───── DOCUMENT TEXT

Chef Gordon Ramsay is a world-renowned chef that has multiple restaurants and has given advice to countless aspiring chefs from one side of the globe to the other. He knows how to make good food and he knows what customers want when they order it. Ramsay knows how a good restaurant should be run in every single aspect imaginable from the management to the ambiance to the food to the preparation to the timeliness to the cleanliness. He certainly has no problem with offering his assistance when it may mean that another restaurant can become successful and bless the people of the world with an good food and an enjoyable dining experience. But one piece of advice if you do ask for his help…you better have some tough f*cking skin.
Ramsay’s Kitchen Nightmares is the predecessor and show that made way for the American version entitled very simply, Kitchen Nightmares. Well the premise for both series is exactly the same so it will be easy for you to understand one and both in the same breath. Chef Ramsay visits restaurants that are failing for some reason or another. Maybe they have horrible management and business sense that is making the restaurant lose money every second. Perhaps there is a huge issue with the atmosphere and it’s an Indian restaurant that has the décor of a futuristic diner. Or maybe, just maybe, they serve some of the most horribly tasting food seen this side of the stove top. It could be one or a number of reasons that they need Ramsay’s help, but he is going to do everything in his power to turn the restaurant around and make it a success. But his one requirement is that the owners and workers are also willing to help themselves.
First and foremost you will notice the brashness that lives within Ramsay. He is not afraid to tell the restaurateurs exactly what he is thinking and just what they need to do in order to improve their business. Yes they often get angry and irritated with him, but they did ask for his help and he’s going to give it to them the only way he knows how and that is straight-forward and honestly. It is sometimes extremely hilarious to hear the insults hurled by Ramsay which many people have told me are over the top and often necessary. I’m sorry but I think they are usually damn funny and spot-on accurate because the people he is dealing with just don’t seem to even care about themselves so not only is he helping them in ways of business but also in their own lives. It takes some hurt in order to get to the good and that is evidently proven by the “devil” that is Chef Gordon Ramsay and the miracles he performs.

──────────
───── RECORDS SUPPLIED

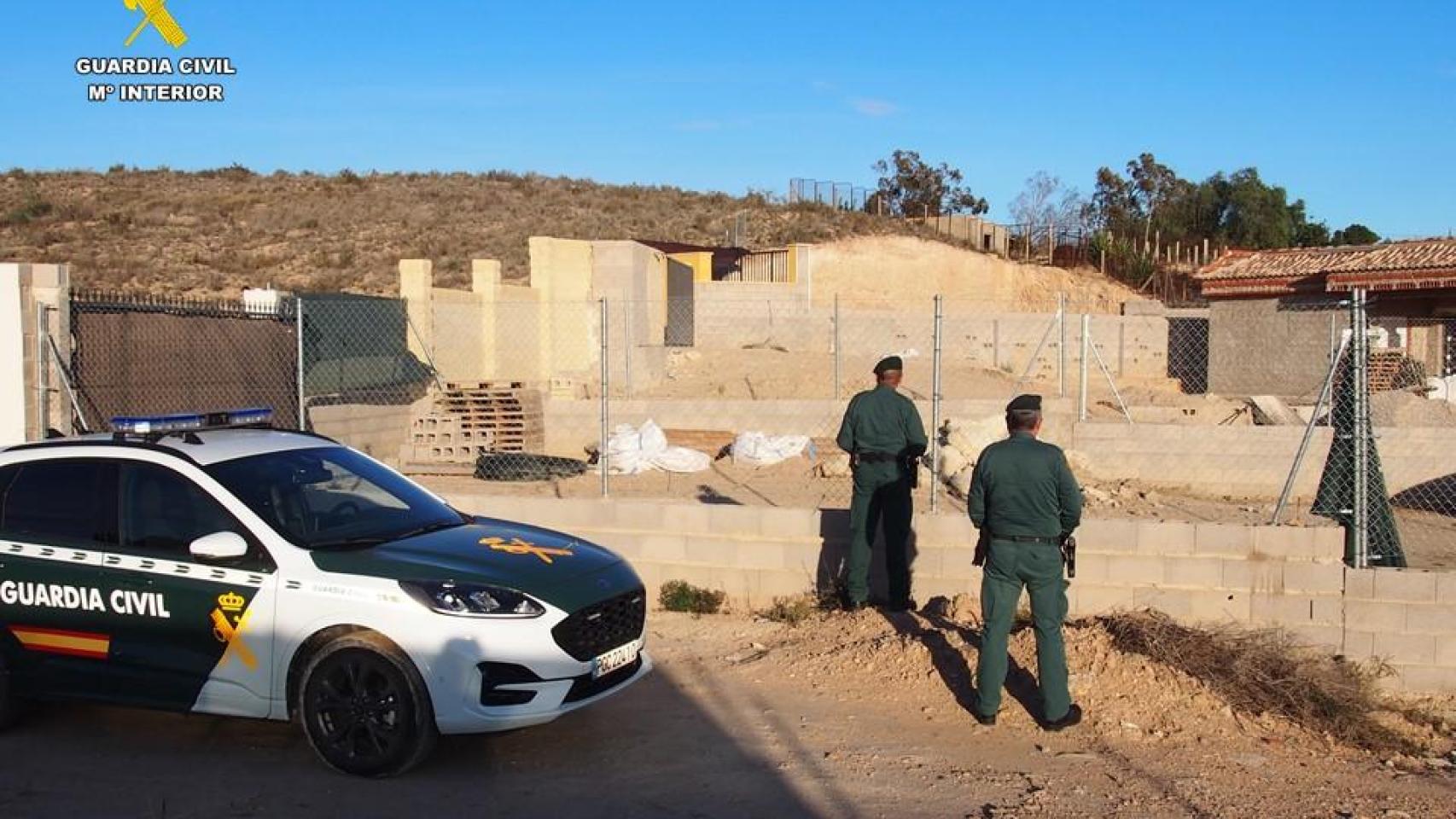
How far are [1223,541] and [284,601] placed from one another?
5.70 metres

──────────
───── RECORDS SUPPLIED

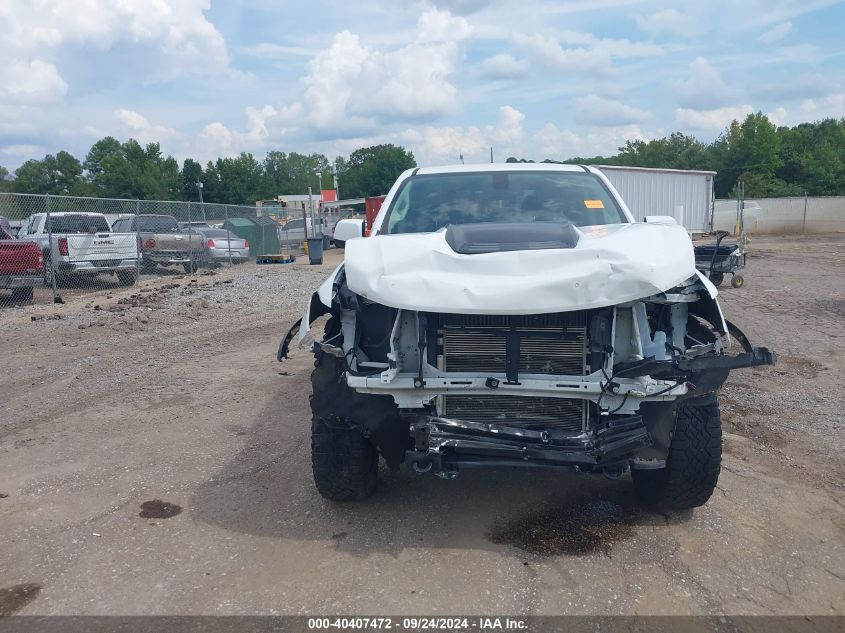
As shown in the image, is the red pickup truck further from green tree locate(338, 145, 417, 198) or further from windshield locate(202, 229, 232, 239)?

──────────
───── RECORDS SUPPLIED

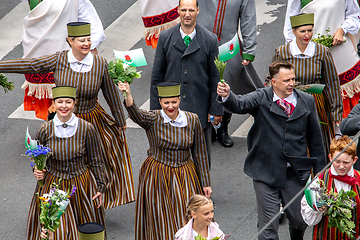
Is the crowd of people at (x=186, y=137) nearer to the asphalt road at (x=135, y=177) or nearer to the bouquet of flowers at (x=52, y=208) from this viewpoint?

──────────

→ TASKS TO COMPLETE
• A. From the Kitchen Nightmares review, quote everything from "Chef Gordon Ramsay is" down to "tough f*cking skin.".
• B. List the aspects of how a good restaurant should be run that the Kitchen Nightmares review names when describing what Ramsay knows.

→ ANSWERS FOR THE EXERCISE
• A.
Chef Gordon Ramsay is a world-renowned chef that has multiple restaurants and has given advice to countless aspiring chefs from one side of the globe to the other. He knows how to make good food and he knows what customers want when they order it. Ramsay knows how a good restaurant should be run in every single aspect imaginable from the management to the ambiance to the food to the preparation to the timeliness to the cleanliness. He certainly has no problem with offering his assistance when it may mean that another restaurant can become successful and bless the people of the world with an good food and an enjoyable dining experience. But one piece of advice if you do ask for his help…you better have some tough f*cking skin.

• B. management, ambiance, food, preparation, timeliness, cleanliness